An effort by abortion-rights advocates to obtain White House documents regarding the morning-after pill should be rejected because a “burdensome fishing expedition” could force a constitutional showdown, government lawyers argued.
“Discovery from senior presidential advisers disrupts the functioning of the executive branch and raises serious separation-of-powers concerns,” the U.S. attorney for the eastern district of New York, Roslynn Mauskopf, wrote in court filings Friday.
The Center for Reproductive Rights wants to convince a federal judge that the Food and Drug Administration ignored its own procedures in an unprecedented effort to avoid allowing emergency contraception, marketed commercially as Plan B, be sold without a prescription. The group says it needs the White House communiqués to do so.
During one of the depositions taken in the case, an FDA official, Florence Houn, said she understood that the agency’s actions were meant “to appease the administration’s constituents.”
Center lawyers are asking a judge to force the White House to turn over email messages regarding Plan B from one of President Bush’s top domestic policy advisers, Jay Lefkowitz, as well as other documents they hope will illustrate their assertion.
The lead counsel for the plaintiffs, Simon Heller, called the government’s filings an attempt to intimidate the court.
“We’re not intruding on any presidential power because there’s no presidential power to determine the prescription status of drugs,” he said.
Government lawyers are invoking Supreme Court precedents ranging from Marbury v. Madison in 1803 to one set two years ago when the White House successfully fended off a lawsuit seeking to find out who helped Vice President Cheney set America’s energy policy.
A White House spokesman, David Almacy, declined to comment, saying the Justice Department’s court filing speaks for itself.
Plan B is essentially a heavy dose of hormones that prevents an egg from being fertilized.

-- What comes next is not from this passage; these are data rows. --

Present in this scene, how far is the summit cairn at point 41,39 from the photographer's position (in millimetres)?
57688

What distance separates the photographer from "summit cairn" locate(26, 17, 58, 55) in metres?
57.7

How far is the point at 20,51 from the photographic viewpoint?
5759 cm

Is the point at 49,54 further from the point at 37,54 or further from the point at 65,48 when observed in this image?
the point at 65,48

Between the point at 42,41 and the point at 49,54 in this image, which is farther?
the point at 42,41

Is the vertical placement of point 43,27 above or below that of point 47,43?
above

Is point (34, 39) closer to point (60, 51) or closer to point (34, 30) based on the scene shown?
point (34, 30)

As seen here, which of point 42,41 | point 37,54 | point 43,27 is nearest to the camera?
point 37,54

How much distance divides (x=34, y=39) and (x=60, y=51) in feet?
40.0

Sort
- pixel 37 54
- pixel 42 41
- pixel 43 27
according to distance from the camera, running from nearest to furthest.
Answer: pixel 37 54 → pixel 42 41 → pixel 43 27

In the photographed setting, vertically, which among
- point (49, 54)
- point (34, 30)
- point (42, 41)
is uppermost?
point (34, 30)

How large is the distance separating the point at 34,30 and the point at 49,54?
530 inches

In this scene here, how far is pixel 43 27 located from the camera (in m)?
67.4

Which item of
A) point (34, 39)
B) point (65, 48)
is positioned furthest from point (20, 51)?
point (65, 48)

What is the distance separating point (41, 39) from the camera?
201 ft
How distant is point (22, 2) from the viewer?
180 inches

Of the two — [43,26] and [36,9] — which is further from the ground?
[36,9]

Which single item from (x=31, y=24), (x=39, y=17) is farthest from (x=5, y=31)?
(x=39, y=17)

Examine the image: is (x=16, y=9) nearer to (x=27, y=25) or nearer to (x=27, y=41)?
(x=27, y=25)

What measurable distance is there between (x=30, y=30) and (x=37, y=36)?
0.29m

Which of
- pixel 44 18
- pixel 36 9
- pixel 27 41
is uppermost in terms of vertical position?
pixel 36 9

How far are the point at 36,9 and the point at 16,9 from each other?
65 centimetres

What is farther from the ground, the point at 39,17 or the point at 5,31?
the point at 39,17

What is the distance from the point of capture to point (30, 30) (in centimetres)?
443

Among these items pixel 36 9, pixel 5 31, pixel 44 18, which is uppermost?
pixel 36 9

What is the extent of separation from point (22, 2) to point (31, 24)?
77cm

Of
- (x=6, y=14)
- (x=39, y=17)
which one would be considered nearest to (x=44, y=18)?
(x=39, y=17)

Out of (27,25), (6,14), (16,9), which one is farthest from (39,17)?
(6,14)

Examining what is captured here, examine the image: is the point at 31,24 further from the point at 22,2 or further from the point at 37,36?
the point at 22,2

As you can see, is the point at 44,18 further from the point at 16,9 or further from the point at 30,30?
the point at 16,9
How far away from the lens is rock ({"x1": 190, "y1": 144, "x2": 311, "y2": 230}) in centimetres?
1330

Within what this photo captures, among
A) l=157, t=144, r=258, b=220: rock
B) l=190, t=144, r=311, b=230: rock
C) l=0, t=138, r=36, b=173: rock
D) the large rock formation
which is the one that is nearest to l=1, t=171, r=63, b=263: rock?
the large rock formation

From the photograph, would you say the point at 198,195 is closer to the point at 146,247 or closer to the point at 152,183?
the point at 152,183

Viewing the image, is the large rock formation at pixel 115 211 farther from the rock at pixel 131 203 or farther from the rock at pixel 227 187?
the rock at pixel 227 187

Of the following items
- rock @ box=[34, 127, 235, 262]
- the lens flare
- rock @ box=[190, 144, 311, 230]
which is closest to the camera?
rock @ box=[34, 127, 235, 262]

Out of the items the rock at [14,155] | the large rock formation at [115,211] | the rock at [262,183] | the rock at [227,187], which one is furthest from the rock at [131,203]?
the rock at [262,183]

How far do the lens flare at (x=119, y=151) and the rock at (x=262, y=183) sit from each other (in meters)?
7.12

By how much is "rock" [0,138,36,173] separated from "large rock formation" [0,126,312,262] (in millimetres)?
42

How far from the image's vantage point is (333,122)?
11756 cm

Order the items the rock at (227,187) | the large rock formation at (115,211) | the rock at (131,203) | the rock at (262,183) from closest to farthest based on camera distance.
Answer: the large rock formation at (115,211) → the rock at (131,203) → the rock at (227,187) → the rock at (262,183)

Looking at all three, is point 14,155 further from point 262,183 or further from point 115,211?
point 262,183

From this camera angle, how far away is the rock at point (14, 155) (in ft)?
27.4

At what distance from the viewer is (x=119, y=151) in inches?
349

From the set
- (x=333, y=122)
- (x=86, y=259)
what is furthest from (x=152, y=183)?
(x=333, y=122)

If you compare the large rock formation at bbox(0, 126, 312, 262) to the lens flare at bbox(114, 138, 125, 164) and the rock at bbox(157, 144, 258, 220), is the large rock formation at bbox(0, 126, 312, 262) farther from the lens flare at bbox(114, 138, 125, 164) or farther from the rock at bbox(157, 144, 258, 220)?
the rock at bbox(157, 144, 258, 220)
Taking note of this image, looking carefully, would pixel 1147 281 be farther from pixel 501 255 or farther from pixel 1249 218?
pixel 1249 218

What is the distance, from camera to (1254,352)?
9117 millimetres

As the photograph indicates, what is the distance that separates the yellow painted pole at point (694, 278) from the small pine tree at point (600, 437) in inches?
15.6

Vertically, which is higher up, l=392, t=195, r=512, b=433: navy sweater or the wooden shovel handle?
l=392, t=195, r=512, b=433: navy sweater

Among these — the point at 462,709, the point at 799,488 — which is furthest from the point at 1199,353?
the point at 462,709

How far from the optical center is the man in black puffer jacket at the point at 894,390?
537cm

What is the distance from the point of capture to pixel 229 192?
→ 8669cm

It is politically sensitive because groups opposed to abortion say that Plan B is tantamount to ending fetal life.
Outside the courts, the Plan B dispute has left the FDA — which regulates almost a quarter of consumer products — without a commissioner for much of the Bush presidency.
The nomination of the president’s latest choice, Andrew von Eschenbach, is being held by Senators Clinton and Murray until the FDA takes action on Plan B after a previous nominee — who has since resigned on unrelated allegations of financial impropriety — broke his promise to take action on the drug.
The Government Accountability Office, a nonpartisan investigative arm of Congress, found that senior FDA officials decided to reject Plan B before the vast majority of its own scientific panel could recommend that it be approved.
A deal that would let Plan B be sold without a prescription to women 18 and older is possible soon, the drug’s manufacturer said recently, but Dionne Scott of the Center for Reproductive Rights said her group would continue to sue until all women get over-thecounter Plan B access.